I am making a computer cabinet for my computer room. It will hold my PC, printer, scanner and several external hdd's. What I have is two solid wood base cabinets (18 in wide each) each with a drawer and a single door. My plan is to attach them side by side. I have already found a perfect place for my external hdd's to sit on a shelf underneath in one cabinet. And I am building a slide out tray (half drawer?) so I can put the scanner on it out of the way and just slide it out when needed.

Note: My main computer desk has two monitors on it and more junk that I care to admit. :-(

My question is this ---what type of material is available that I can use for a top? It will be approx 40" wide x 30 ish deep.

I thought about...
1) Use poplar boards and make the top using pocket screws to attach the pieces together, then cut to the final size before staining and installing. However, I don't have a planer or joiner and worry about unevenness due to bowing.

2) Use 3/4 inch plywood to make the top and trim the edges with poplar. 

I already have stain that will closely match the cabinet finish so I am good to go. The cabinet finish appears to be maple wood with a cherry type stain. Actually kinda dark. The stain I will be using is MinWax "Gunstock".

I don't really like the grain of Oak. About all my local Lowe's carries is Oak and Birch. Are there any other options available? I will need to buy a 4x4 foot piece if I use plywood.

Any advice or tips appreciated.
Thanks
Mike


----------



## bill (May 21, 2004)

Option 2 sounds good to me with A grade plywood. Birch is common because of it's strength and very little if any creep.


----------



## Trls (Jun 17, 2008)

Buy a solid core birch finish 3'0 x6'8 door slab and cut it to fit, you can buy birch veneer to edge it with. 80 Bison Lumber


----------



## Hooked (Oct 15, 2004)

Mike, you might consider taking a drive over to Clarks Hardwoods over in the Heights to pick up the plywood of your choice. 
Many years ago I built our computer furniture out of oak plywood and trimmed it with oak 1x2. With a very light stain and many coats of poly it still looks like new.


----------



## MT Stringer (May 21, 2004)

Thanks for everyone's input. I finally decided to build the top out of plywood so...off I went to Clark's and bought a sheet of Maple plywood and some edge banding to trim the edges. The salesman cut the sheet in half and loaded it in my truck. Nice folks. Man, I could spend a lot of money in that place! Sorta like the high end camera stores I have been in.


----------



## Hooked (Oct 15, 2004)

I shoulda warned you to leave checkbook and credits cards at home. 

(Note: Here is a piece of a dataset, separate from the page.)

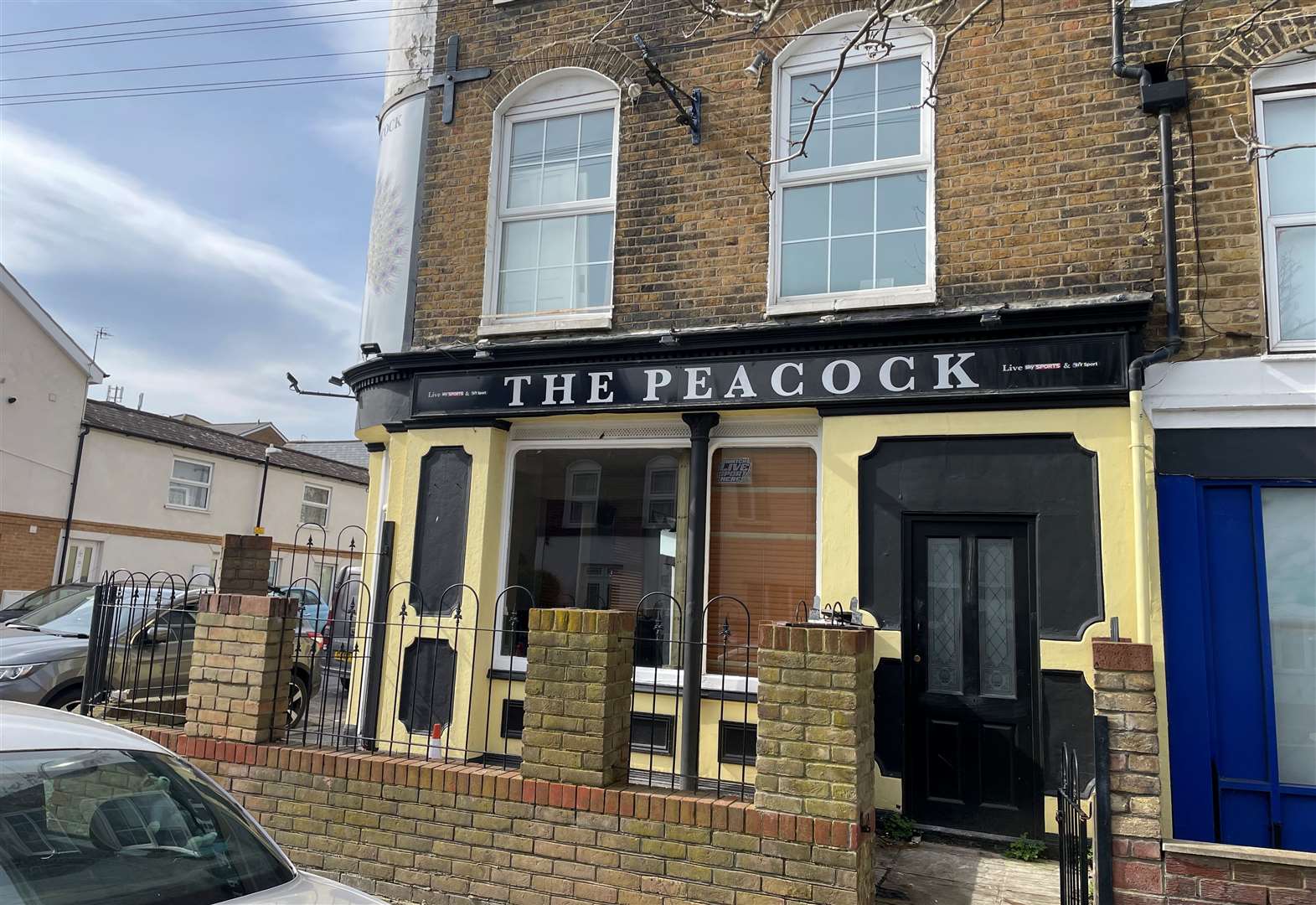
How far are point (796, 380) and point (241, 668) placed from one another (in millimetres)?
4526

Let's see pics when you get it finished.


----------



## Podzie (Feb 8, 2011)

We did something similar, but just biscuit joined some cheap 8" yellow pine boards from Lowe's. After sanding, staining, sealing it all came out okay.

Post pics when you're done!


----------



## MT Stringer (May 21, 2004)

*Project Complete!*

My computer room needed some organization so I bought a couple of cabinet bases, screwed them together and made the table top out of the maple plywood. I used maple veneer for the edge banding. That was my first try and it turned out pretty good. I tried to match the stain as best I could. Looks pretty good in subdued lighting! 

I made a larger shelf for one cabinet to hold my network storage hard drives. Each cabinet has a power strip so I can route the power cords and wall warts from inside and not have all those unsightly cords laying everywhere.

In the other cabinet, I built a sliding shelf that holds my scanner. I don't use it much but it is easy to pull it out when needed. Certainly freed up some desk space.

Here is a slide show of the pics I tool during construction.
http://s226.photobucket.com/albums/dd265/mt_stringer/Computer Storage Cabinets/?albumview=slideshow


----------



## bill (May 21, 2004)

Looks good


----------



## Hooked (Oct 15, 2004)

Very nice!!

However, you're retired..........not supposed to get these projects done so quickly.


----------